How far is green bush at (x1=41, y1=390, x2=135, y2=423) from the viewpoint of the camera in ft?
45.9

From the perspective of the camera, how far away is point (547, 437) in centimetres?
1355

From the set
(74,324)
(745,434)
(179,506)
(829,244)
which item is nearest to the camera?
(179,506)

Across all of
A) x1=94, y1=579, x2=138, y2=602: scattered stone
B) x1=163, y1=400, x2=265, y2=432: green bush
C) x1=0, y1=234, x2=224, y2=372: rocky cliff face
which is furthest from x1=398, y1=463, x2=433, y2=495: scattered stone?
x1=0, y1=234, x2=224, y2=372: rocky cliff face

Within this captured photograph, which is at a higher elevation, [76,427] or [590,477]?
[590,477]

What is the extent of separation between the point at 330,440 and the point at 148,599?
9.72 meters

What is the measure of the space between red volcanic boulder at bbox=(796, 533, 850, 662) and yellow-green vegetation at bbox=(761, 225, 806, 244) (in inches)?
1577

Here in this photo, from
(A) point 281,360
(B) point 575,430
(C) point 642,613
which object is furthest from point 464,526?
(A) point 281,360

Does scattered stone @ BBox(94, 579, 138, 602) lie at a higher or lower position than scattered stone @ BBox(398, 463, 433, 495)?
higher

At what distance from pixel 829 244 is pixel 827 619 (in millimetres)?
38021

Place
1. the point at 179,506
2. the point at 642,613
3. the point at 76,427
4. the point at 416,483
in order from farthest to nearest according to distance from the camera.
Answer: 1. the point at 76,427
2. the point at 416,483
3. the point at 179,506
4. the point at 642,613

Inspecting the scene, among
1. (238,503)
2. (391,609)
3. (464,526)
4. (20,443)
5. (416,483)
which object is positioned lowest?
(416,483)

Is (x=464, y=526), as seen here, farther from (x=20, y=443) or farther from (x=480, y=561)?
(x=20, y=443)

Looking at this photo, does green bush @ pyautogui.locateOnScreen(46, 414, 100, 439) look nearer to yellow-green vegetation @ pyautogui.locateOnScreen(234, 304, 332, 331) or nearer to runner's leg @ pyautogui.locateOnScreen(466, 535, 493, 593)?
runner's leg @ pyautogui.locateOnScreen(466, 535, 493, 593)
_ _ _ _ _
### GIVEN TASK
Extract the lines starting with the one containing "At what distance" and going on through the last line, and copy them out without any change.

### WRITTEN SOLUTION
At what distance from pixel 829 244 is pixel 827 619 (in millimetres)?
38021

Place
1. the point at 179,506
2. the point at 642,613
3. the point at 76,427
4. the point at 416,483
in order from farthest to nearest according to distance from the camera.
Answer: 1. the point at 76,427
2. the point at 416,483
3. the point at 179,506
4. the point at 642,613

Inspecting the scene, among
1. (238,503)
2. (391,609)
3. (464,526)
4. (20,443)
5. (416,483)
which object is positioned lowest?
(416,483)

Is (x=464, y=526), as seen here, farther from (x=20, y=443) or farther from (x=480, y=561)?
(x=20, y=443)

Looking at this photo, does green bush @ pyautogui.locateOnScreen(46, 414, 100, 439) look nearer to yellow-green vegetation @ pyautogui.locateOnScreen(234, 304, 332, 331) or nearer to runner's leg @ pyautogui.locateOnScreen(466, 535, 493, 593)?
runner's leg @ pyautogui.locateOnScreen(466, 535, 493, 593)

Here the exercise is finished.